Guiné Equatorial: Partidos da oposição e sociedade civil apelam à abstenção ou voto nulo nas eleições deste domingo

Vários partidos da oposição e organizações da sociedade civil da Guiné Equatorial, num total de 16 entidades no país e na diáspora, apelaram aos cidadãos do país a “não participarem” nas eleições presidenciais, legislativas e municipais deste domingo.

“Instamos todos os cidadãos da Guiné Equatorial a não participarem em nenhuma fase do atual processo eleitoral, especialmente na votação de 20 de novembro, e, se por força maior, alguns tiverem de o fazer, a votarem nulo”, apelam as 16 organizações cossignatárias do Pacto Político de Madrid 2022 em 28 de junho último, num comunicado emitido em Malabo esta quinta-feira.

O conjunto de entidades apela ainda à comunidade internacional a que “não reconheça os resultados das eleições presidenciais, legislativas e municipais de 20 de novembro”, considerando que os mesmos resultam de “um processo falho e nulo, fraudulento e antidemocrático”.

Os cossignatários do Pacto Político da Oposição Pró-Democrática da Guiné Equatorial instam ainda os atores internacionais a “convidarem o regime de Obiang a iniciar imediatamente um diálogo com todas as forças políticas e sociais do país para uma transição pacífica”, de acordo com o comunicado.

Teodoro Obiang Nguema Mbasogo deve ser este domingo reeleito pela sexta vez Presidente da Guiné Equatorial para um mandato de mais sete anos, numa eleição que a sua Constituição, em dois artigos distintos, o impedia expressamente de organizar.

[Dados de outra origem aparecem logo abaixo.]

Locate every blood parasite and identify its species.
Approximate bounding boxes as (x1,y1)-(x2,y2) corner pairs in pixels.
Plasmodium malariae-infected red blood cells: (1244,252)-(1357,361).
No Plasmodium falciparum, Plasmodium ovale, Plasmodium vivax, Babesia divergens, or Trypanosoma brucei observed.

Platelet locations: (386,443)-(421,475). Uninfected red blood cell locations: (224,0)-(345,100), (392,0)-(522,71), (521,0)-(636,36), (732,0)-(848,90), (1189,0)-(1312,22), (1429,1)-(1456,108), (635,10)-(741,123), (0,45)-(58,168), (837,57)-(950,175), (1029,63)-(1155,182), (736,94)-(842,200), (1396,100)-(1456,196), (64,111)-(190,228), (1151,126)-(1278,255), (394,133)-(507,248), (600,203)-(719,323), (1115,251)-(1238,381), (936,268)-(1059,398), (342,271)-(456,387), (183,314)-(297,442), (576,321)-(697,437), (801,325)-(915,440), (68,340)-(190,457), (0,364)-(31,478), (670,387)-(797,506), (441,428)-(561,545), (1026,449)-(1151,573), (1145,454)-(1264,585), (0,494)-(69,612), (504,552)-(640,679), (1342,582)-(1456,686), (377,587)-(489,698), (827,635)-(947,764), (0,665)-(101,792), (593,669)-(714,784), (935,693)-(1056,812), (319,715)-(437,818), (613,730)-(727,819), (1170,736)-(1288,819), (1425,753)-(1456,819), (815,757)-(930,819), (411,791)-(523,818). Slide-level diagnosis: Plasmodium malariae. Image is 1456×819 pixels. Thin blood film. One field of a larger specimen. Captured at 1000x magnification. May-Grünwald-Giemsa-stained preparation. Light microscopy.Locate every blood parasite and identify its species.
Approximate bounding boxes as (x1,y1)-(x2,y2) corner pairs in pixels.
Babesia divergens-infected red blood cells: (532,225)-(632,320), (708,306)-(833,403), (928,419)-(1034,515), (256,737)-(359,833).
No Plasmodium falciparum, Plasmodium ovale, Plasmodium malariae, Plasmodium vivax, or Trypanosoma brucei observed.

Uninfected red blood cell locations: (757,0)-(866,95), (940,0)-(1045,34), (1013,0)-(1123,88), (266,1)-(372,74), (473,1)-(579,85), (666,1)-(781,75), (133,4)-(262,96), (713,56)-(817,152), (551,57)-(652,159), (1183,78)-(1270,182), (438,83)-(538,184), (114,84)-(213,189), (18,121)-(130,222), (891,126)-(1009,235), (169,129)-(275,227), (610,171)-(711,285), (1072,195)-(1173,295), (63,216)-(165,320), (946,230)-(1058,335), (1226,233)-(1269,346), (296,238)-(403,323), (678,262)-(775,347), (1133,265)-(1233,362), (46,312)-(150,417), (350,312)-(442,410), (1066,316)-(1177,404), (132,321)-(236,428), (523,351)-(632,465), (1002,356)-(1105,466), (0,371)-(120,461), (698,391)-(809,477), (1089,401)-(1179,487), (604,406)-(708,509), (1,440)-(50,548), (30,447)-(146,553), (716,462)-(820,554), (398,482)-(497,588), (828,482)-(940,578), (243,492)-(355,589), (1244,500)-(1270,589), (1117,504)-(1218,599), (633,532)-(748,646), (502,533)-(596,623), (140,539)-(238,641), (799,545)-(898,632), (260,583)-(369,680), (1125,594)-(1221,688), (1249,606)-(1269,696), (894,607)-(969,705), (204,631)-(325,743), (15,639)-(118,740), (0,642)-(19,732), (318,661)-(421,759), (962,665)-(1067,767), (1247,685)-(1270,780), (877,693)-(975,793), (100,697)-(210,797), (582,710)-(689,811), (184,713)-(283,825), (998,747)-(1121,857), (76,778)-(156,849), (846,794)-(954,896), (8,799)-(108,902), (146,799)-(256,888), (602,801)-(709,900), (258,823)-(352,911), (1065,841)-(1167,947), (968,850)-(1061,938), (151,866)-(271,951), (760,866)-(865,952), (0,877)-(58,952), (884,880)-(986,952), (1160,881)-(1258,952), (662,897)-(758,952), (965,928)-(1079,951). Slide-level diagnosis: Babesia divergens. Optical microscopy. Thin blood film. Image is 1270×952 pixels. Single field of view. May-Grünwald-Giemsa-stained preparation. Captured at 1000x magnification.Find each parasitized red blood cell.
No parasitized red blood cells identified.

As eleições presidenciais deste domingo coincidem com eleições legislativas, senatoriais e municipais – e esta é uma das infrações à Constituição equato-guineense, que exclui a realização simultânea das presidenciais com outros plebiscitos – mas estavam previstas para abril próximo, sendo esta tão grande antecipação também expressamente excluída na Magna Carta do país.

Um total de 427.661 eleitores, de entre uma população de 1,45 milhões de habitantes, dispõe de cartão de eleitor para escolher este domingo um de três candidatos à presidência, assim como o partido para ocupar os 100 assentos na câmara baixa do Parlamento em Malabo (99 dos quais atualmente reservados ao Partido Democrático da Guiné Equatorial (PDGE), partido único até 1991); parte do senado (cujos 70 assentos são ocupados pelo PDGE); e os dirigentes dos 37 municípios do país.

Candidatam-se à presidência Teodoro Obiang, líder do PDGE; Andrès Esono Ondo, presidente do partido da Convergência para a Democracia Social (CPDS), o único partido da oposição que não está proibido, e o líder da microformação política Partido da Coligação Social Democrática (PCSD), Buenaventura Monsuy Asumu, um senador e aliado crónico de Obiang, que concorre contra o Presidente pela quinta-vez oferecendo ao regime um simulacro de democracia.

De acordo com os signatários do Pacto, no início deste ano, a oposição política equato-guineense apresentou a Teodoro Obiang “vontade de diálogo e estabeleceu condições para que as eleições gerais deste ano funcionassem num contexto minimamente aceitável (amnistia para prisioneiros políticos e exilados; uma mesa de negociações entre o governo e as forças políticas e sociais do país, uma comissão eleitoral independente e um recenseamento eleitoral biométrico)”.

“Obiang não só não deu ouvidos a esta proposta, como desencadeou uma dura onda de repressão contra ativistas políticos e sociais no país, com detenções arbitrárias e assassinatos de ativistas da oposição”, acusa o comunicado.

Numa declaração emitida no início de novembro, a diplomacia da União Europeia (UE) instou o país a realizar eleições “pacíficas, inclusivas e transparentes”. No mesmo sentido, também os Estados Unidos instaram o Governo em Malabo a “permitir que os seus cidadãos expressem as suas preferências de forma livre e confiante nas urnas eleitorais”.

A Guiné Equatorial aderiu à Comunidade dos Países de Língua Portuguesa (CPLP) em 2014, mediante alguns compromissos, como a abolição da pena de morte – formalizada em setembro passado -, a introdução do português e maior abertura democrática.